Era novembro de 2014. Primeiro fim de semana. Plena campanha da Dilma. Fim de tarde na RPPN dele, a Linda Serra dos Topázios. Jaime e eu começamos a conversar sobre a falta que fazia termos acesso a um veículo independente e democrático de informação.

Resolvemos fundar o nosso. Um espaço não comercial, de resistência. Mais um trabalho de militância, voluntário, por suposto. Jaime propôs um jornal; eu, uma revista. O nome eu escolhi (ele queria Bacurau). Dividimos as tarefas. A capa ficou com ele, a linha editorial também.

Correr atrás da grana ficou por minha conta. A paleta de cores, depois de larga prosa, Jaime fechou questão – “nossas cores vão ser o vermelho e o amarelo, porque revista tem que ter cor de luta, cor vibrante” (eu queria verde-floresta). Na paz, acabei enfiando um branco.

Fizemos a primeira edição da Xapuri lá mesmo, na Reserva, em uma noite. Optamos por centrar na pauta socioambiental. Nossa primeira capa foi sobre os povos indígenas isolados do Acre: ‘Isolados, Bravos, Livres: Um Brasil Indígena por Conhecer”. Depois de tudo pronto, Jaime inventou de fazer uma outra boneca, “porque toda revista tem que ter número zero”.

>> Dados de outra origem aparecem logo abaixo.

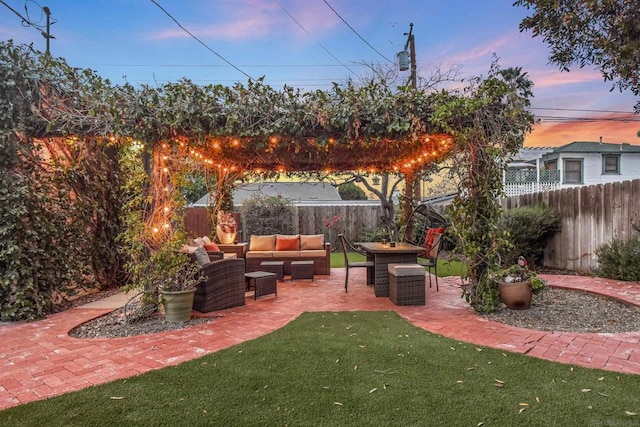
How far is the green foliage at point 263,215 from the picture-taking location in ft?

Dessa vez finquei pé, ficamos com a capa indígena. Voltei pra Brasília com a boneca praticamente pronta e com a missão de dar um jeito de imprimir. Nos dias seguintes, o Jaime veio pra Formosa, pra convencer minha irmã Lúcia a revisar a revista, “de grátis”. Com a primeira revista impressa, a próxima tarefa foi montar o Conselho Editorial.

Jaime fez questão de visitar, explicar o projeto e convidar pessoalmente cada conselheiro e cada conselheira (até a doença agravar, nos seus últimos meses de vida, nunca abriu mão dessa tarefa). Daqui rumamos pra Goiânia, para convidar o arqueólogo Altair Sales Barbosa, nosso primeiro conselheiro. “O mais sabido de nóis,” segundo o Jaime.

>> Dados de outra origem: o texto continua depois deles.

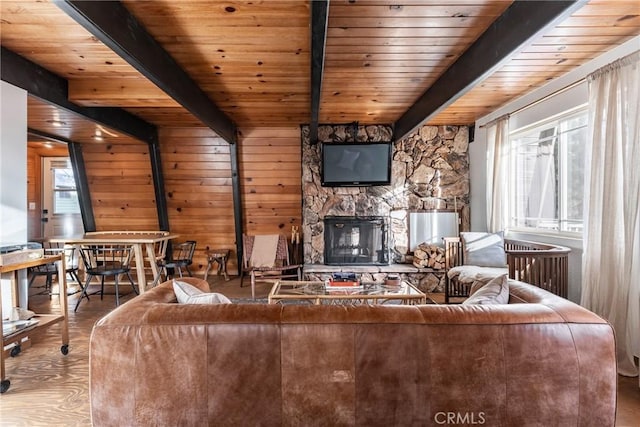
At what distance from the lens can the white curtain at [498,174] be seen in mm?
3869

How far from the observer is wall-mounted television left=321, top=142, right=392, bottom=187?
14.7ft

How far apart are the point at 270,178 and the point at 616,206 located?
3.85 meters

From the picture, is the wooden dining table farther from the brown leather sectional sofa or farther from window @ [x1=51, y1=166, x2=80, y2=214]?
the brown leather sectional sofa

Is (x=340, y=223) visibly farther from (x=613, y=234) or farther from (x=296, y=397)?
(x=296, y=397)

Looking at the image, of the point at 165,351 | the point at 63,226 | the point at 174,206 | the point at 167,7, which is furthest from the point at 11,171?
the point at 63,226

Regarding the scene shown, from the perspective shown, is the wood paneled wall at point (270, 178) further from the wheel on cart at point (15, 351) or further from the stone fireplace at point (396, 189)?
the wheel on cart at point (15, 351)

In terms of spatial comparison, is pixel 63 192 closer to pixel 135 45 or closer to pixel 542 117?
→ pixel 135 45

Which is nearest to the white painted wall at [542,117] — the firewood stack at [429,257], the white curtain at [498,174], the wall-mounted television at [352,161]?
the white curtain at [498,174]

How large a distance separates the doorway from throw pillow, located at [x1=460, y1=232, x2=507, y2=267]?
6488mm

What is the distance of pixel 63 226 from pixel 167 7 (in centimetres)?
572

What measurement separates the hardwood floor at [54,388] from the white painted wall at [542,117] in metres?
1.15

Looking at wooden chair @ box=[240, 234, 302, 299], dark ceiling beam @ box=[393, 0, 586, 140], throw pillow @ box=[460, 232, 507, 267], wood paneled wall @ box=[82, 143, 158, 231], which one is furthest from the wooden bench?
wood paneled wall @ box=[82, 143, 158, 231]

Trilhamos uma linda jornada. Em 80 meses, Jaime fez questão de decidir, mensalmente, o tema da capa e, quase sempre, escrever ele mesmo. Às vezes, ligava pra falar da ótima ideia que teve, às vezes sumia e, no dia certo, lá vinha o texto pronto, impecável.

Na sexta-feira, 9 de julho, quando preparávamos a Xapuri 81, pela primeira vez em sete anos, ele me pediu para cuidar de tudo. Foi uma conversa triste, ele estava agoniado com os rumos da doença e com a tragédia que o Brasil enfrentava. Não falamos em morte, mas eu sabia que era o fim.

Hoje, cá estamos nós, sem as capas do Jaime, sem as pautas do Jaime, sem o linguajar do Jaime, sem o jaimês da Xapuri, mas na labuta, firmes na resistência. Mês sim, mês sim de novo, como você sonhava, Jaiminho, carcamos porva e, enfim, chegamos à nossa edição número 100. E, depois da Xapuri 100, como era desejo seu, a gente segue esperneando.

Fica tranquilo, camarada, que por aqui tá tudo direitim.